Event details

Theory and practice of innovation: Different perspectives under the same name

Venue: Seminar Room, Institute for New Economic Thinking, Eagle House, Walton Well Road, Oxford. OX2 6ED 
T: +44 (0)1865 616600 


Giacomo Zanello
Technology and Management Centre for Development, Oxford Department of International Development

Louise Bloom
Humanitarian Innovation Project, Refugee Studies Centre, Oxford Department of International Development

Hyejin Youn
Institute for New Economic Thinking at Oxford Martin School, Mathematical Institute

To learn more about the speakers please visit http://hyoun.me/events/diverse_innovation/#speakers


The roundtable is scheduled to last two hours. After introductions from all attendees, three speakers will introduce how innovation has been studied from three different disciplines: humanitarian studies, economics, and mathematics. Afterward, ample time will be given for discussion and contributions from attendees.

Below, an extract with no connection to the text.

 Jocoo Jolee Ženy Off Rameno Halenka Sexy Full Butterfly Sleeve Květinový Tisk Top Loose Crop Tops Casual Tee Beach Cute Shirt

  • 15 minutes - introductions from all participants and attendees
  • 60 minutes - three presenters on their topics will speak for 20 minutes each
  • 45 minutes - discussion

About the workshop

Understanding innovation -- where it comes from and how and why it takes place -- is a general and ubiquitous question, in a variety of guises, in many disciplinaries ranging from economics, business management, social studies, behavioural science, evolutionary biology, and mathematics, to name a few. Counter to the practice of innovation, research in this field is kept in ‘black boxes’ with little cross-pollination and sharing of ideas. The workshop takes an open innovation approach and aims to bring the accumulated insights and available expertise present in The University of Oxford, and initiate a platform/environment to support young researchers to share practices and ideas towards an overarching framework for innovation. We invite participants from a large diversity of scientific communities.

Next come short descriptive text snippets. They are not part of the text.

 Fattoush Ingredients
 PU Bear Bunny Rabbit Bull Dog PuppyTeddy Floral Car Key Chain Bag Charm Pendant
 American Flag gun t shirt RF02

Potential questions include, but not limited to:

  • What are the interpretations and implications of “innovation” in your domain of research?
  • How is innovation (or the process of innovation) identified and quantified in your research?
  • What are the most important big questions regarding innovation in your field? and what are the challenges?

To start a lively discussion, we have a few speakers from diverse backgrounds to share their works on innovation. The roundtable will open up interactive discussions and act as an opportunity for cross-disciplinary learning and interaction around methods of innovation thinking.

Please bring with your thoughts and discussion points.